Retrouvailles des anciens au teint buriné par le soleil du Maroc et bonne ambiance malgré ses heures sombres que traversait notre pays. Le moral était excellent et tout le monde ne pensait qu'à en découdre avec les Boches.

Ce fut l'occasion pour Henri et quelques uns de ses nouveaux camarades d'être « baptisés » chasseurs.

Le bataillon ne pouvait pas accepter de monter au front sans qu'en son sein les hommes ne soient unis « à la vie à la mort » comme le lui rappelait Jean, son grand frère, quand ils étaient gamins.

La tradition avait été un peu bousculée, mais néanmoins conforme à l'esprit.

Après avoir chanté Sidi-Brahim et répondu aux questions, le commandant demanda à chacun des postulants de souffler dans le Cor, symbole des chasseurs, d'avaler une cuillère à soupe de gros sel, de verser du mousseux dans le Cor et de le boire. Henri fut admis et fêté par ses paires. Un immense sentiment de joie et d'appartenance à ce groupe l'envahit. Il était enfin chasseur mais, pour ses galons de 1ère classe, il fallait encore attendre un peu...

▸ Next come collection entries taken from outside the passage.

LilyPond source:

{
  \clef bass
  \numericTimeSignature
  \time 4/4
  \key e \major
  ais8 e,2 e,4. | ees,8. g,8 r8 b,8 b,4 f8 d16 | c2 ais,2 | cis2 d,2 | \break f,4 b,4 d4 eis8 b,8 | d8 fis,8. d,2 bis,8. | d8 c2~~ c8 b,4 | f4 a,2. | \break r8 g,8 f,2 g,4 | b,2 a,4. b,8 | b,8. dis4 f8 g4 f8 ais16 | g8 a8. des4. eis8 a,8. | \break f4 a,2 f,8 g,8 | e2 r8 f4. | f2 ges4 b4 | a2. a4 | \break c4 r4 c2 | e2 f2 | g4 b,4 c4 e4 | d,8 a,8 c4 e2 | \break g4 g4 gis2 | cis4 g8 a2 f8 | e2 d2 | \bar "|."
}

Des bruits parvinrent jusqu'aux oreilles des chasseurs. Les combats avaient commencé depuis le 8 août. La 1ère armée avait reçu l'ordre de s'emparer de l'Alsace en fonçant sur Mulhouse (67) puis de remonter la plaine d'Alsace. Malheureusement l'affaire semblait plus compliqué que prévue et des bruits circulaient sur son retrait de Mulhouse...

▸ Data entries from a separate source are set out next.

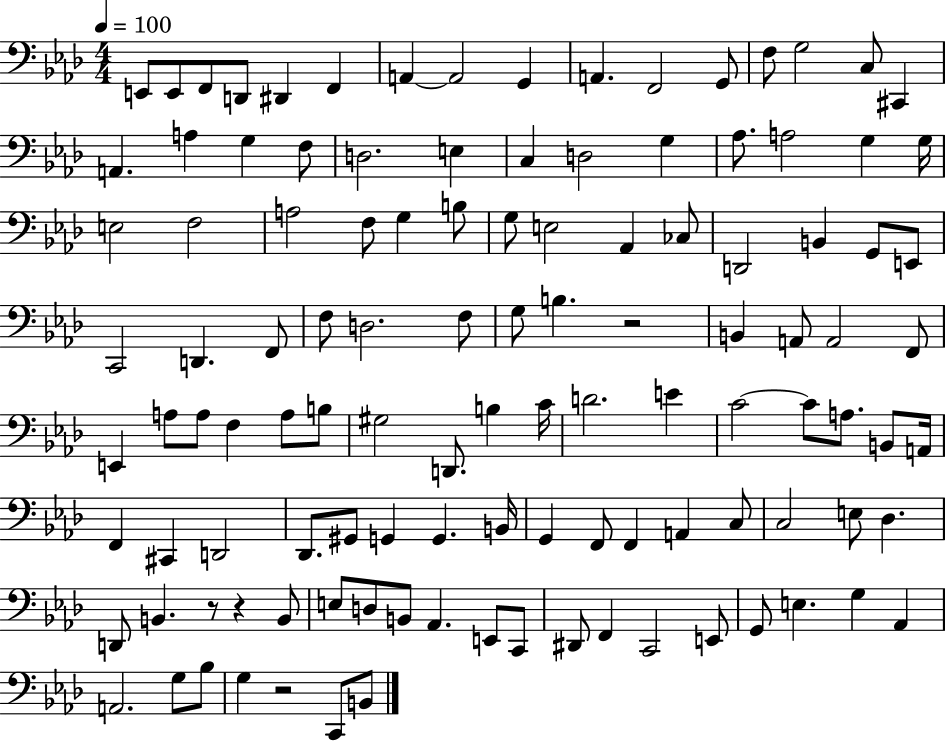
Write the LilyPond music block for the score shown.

{
  \clef bass
  \numericTimeSignature
  \time 4/4
  \key aes \major
  \tempo 4 = 100
  e,8 e,8 f,8 d,8 dis,4 f,4 | a,4~~ a,2 g,4 | a,4. f,2 g,8 | f8 g2 c8 cis,4 | \break a,4. a4 g4 f8 | d2. e4 | c4 d2 g4 | aes8. a2 g4 g16 | \break e2 f2 | a2 f8 g4 b8 | g8 e2 aes,4 ces8 | d,2 b,4 g,8 e,8 | \break c,2 d,4. f,8 | f8 d2. f8 | g8 b4. r2 | b,4 a,8 a,2 f,8 | \break e,4 a8 a8 f4 a8 b8 | gis2 d,8. b4 c'16 | d'2. e'4 | c'2~~ c'8 a8. b,8 a,16 | \break f,4 cis,4 d,2 | des,8. gis,8 g,4 g,4. b,16 | g,4 f,8 f,4 a,4 c8 | c2 e8 des4. | \break d,8 b,4. r8 r4 b,8 | e8 d8 b,8 aes,4. e,8 c,8 | dis,8 f,4 c,2 e,8 | g,8 e4. g4 aes,4 | \break a,2. g8 bes8 | g4 r2 c,8 b,8 | \bar "|."
}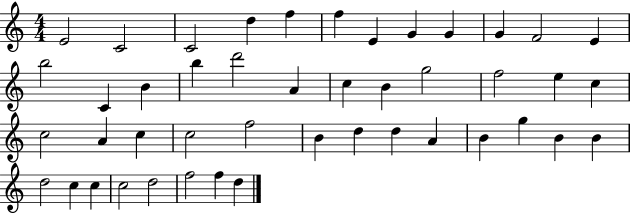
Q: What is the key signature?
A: C major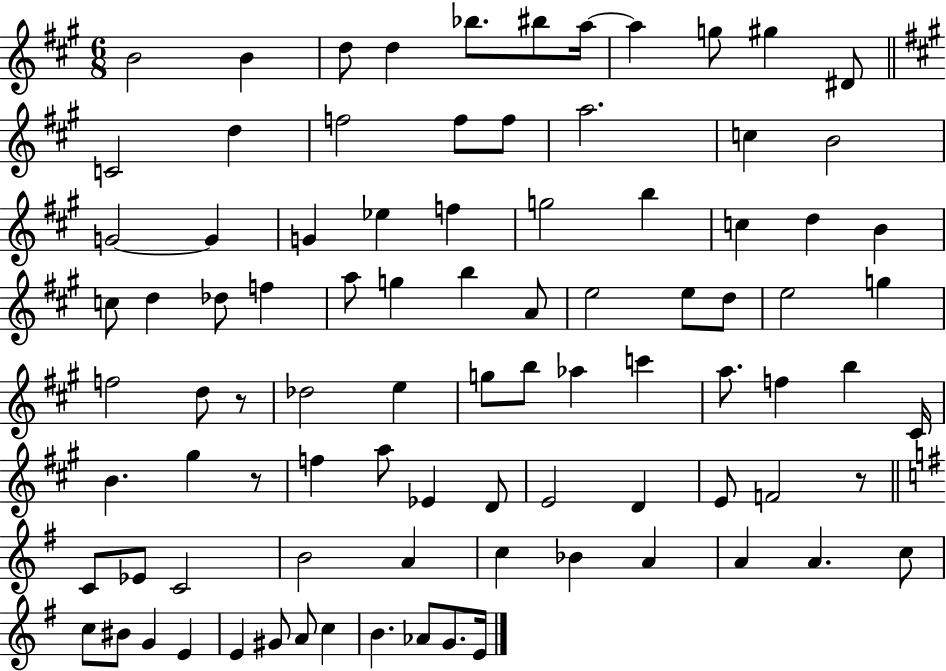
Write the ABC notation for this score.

X:1
T:Untitled
M:6/8
L:1/4
K:A
B2 B d/2 d _b/2 ^b/2 a/4 a g/2 ^g ^D/2 C2 d f2 f/2 f/2 a2 c B2 G2 G G _e f g2 b c d B c/2 d _d/2 f a/2 g b A/2 e2 e/2 d/2 e2 g f2 d/2 z/2 _d2 e g/2 b/2 _a c' a/2 f b ^C/4 B ^g z/2 f a/2 _E D/2 E2 D E/2 F2 z/2 C/2 _E/2 C2 B2 A c _B A A A c/2 c/2 ^B/2 G E E ^G/2 A/2 c B _A/2 G/2 E/4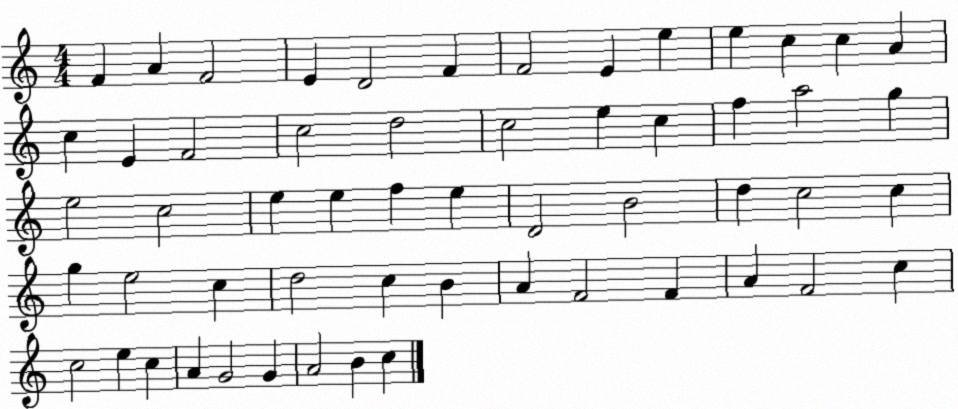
X:1
T:Untitled
M:4/4
L:1/4
K:C
F A F2 E D2 F F2 E e e c c A c E F2 c2 d2 c2 e c f a2 g e2 c2 e e f e D2 B2 d c2 c g e2 c d2 c B A F2 F A F2 c c2 e c A G2 G A2 B c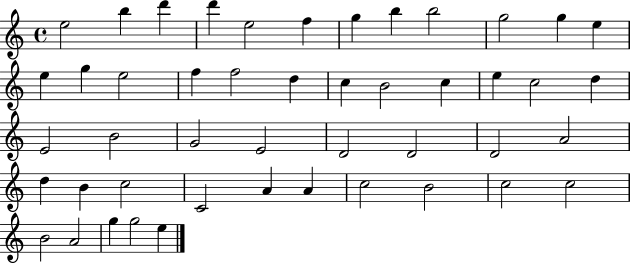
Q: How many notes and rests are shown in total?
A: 47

Le 19 août, le 14 BCA reçut l'ordre de se porter rapidement au col d'Urbeis pour aller dégager un régiment d'infanterie. Un contre ordre le pria de rallier Saint-Blaize-La-Roche (67). Puis il fut sommé de se déplacer vers Ranrupt (67) et de participer à la prise du Champ de Feu, point culminant à 1100 mètres d'altitude.